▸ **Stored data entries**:
* * *

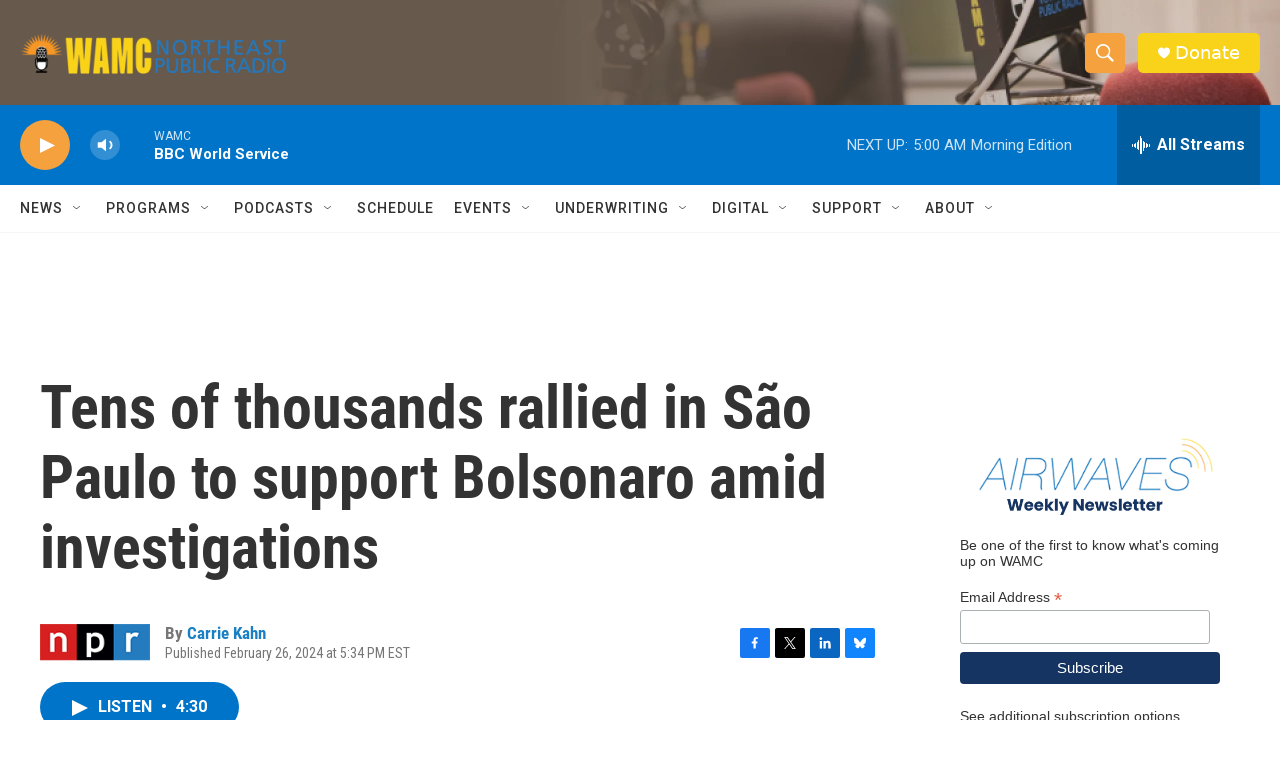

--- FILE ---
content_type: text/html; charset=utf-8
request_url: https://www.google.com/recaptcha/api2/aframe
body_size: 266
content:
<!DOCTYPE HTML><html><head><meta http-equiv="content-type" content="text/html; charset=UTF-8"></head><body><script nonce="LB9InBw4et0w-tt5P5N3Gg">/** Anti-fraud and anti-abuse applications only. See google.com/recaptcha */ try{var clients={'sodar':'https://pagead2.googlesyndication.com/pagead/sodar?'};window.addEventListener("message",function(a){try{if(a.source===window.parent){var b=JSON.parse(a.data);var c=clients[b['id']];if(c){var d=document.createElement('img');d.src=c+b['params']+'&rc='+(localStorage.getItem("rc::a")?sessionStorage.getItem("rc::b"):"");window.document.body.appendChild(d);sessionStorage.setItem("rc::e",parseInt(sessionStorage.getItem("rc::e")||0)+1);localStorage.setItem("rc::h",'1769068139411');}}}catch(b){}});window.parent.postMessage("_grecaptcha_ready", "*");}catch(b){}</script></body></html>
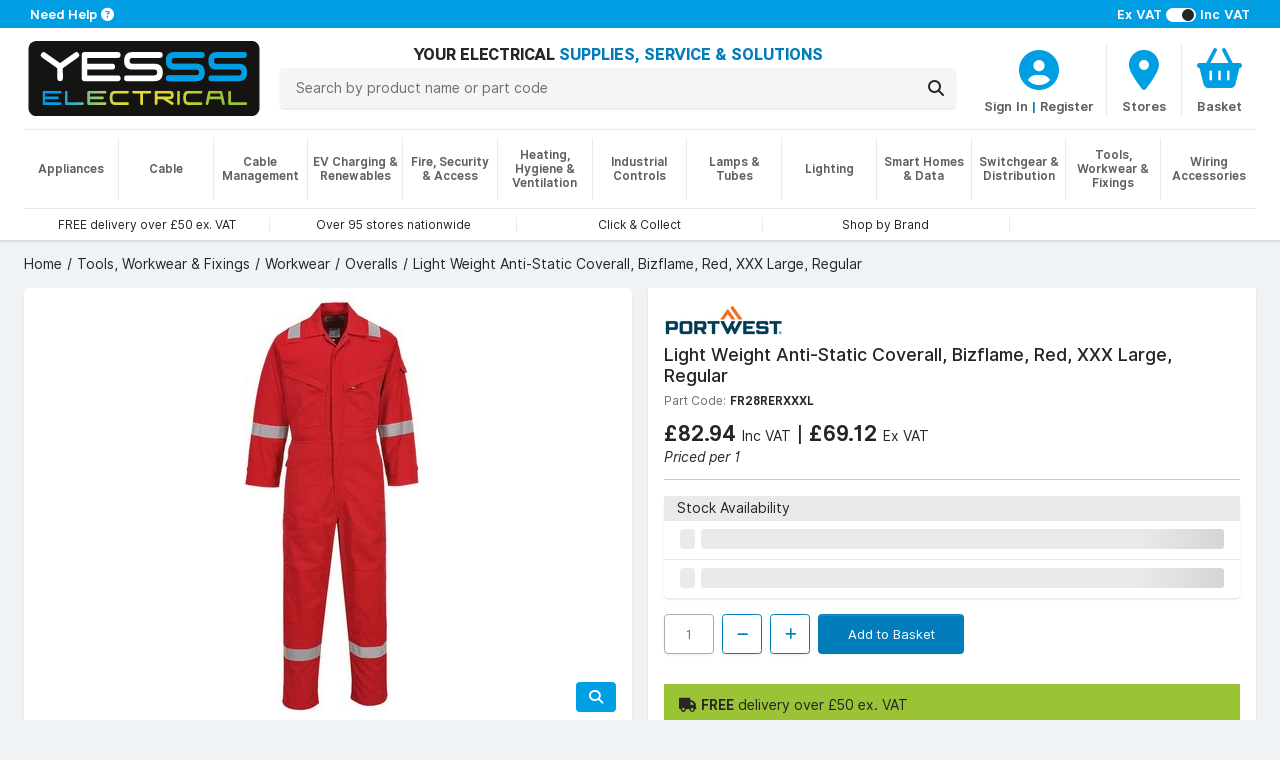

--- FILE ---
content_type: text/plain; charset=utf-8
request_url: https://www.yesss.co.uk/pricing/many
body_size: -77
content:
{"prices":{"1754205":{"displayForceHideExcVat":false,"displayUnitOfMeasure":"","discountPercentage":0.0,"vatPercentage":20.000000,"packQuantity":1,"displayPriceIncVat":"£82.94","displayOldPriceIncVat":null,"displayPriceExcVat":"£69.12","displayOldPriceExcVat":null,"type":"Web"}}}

* * *

▸ **PROBLEM**: Nothing but the lines above, starting at the line that contains "body_size: 266" and ending at the line that contains "content_type: text/plain; charset=utf-8", should be given again, exactly and without the pictures.

▸ **RESPONSE FOR THIS EXERCISE**:
body_size: 266
content:
<!DOCTYPE HTML><html><head><meta http-equiv="content-type" content="text/html; charset=UTF-8"></head><body><script nonce="LB9InBw4et0w-tt5P5N3Gg">/** Anti-fraud and anti-abuse applications only. See google.com/recaptcha */ try{var clients={'sodar':'https://pagead2.googlesyndication.com/pagead/sodar?'};window.addEventListener("message",function(a){try{if(a.source===window.parent){var b=JSON.parse(a.data);var c=clients[b['id']];if(c){var d=document.createElement('img');d.src=c+b['params']+'&rc='+(localStorage.getItem("rc::a")?sessionStorage.getItem("rc::b"):"");window.document.body.appendChild(d);sessionStorage.setItem("rc::e",parseInt(sessionStorage.getItem("rc::e")||0)+1);localStorage.setItem("rc::h",'1769068139411');}}}catch(b){}});window.parent.postMessage("_grecaptcha_ready", "*");}catch(b){}</script></body></html>

--- FILE ---
content_type: text/plain; charset=utf-8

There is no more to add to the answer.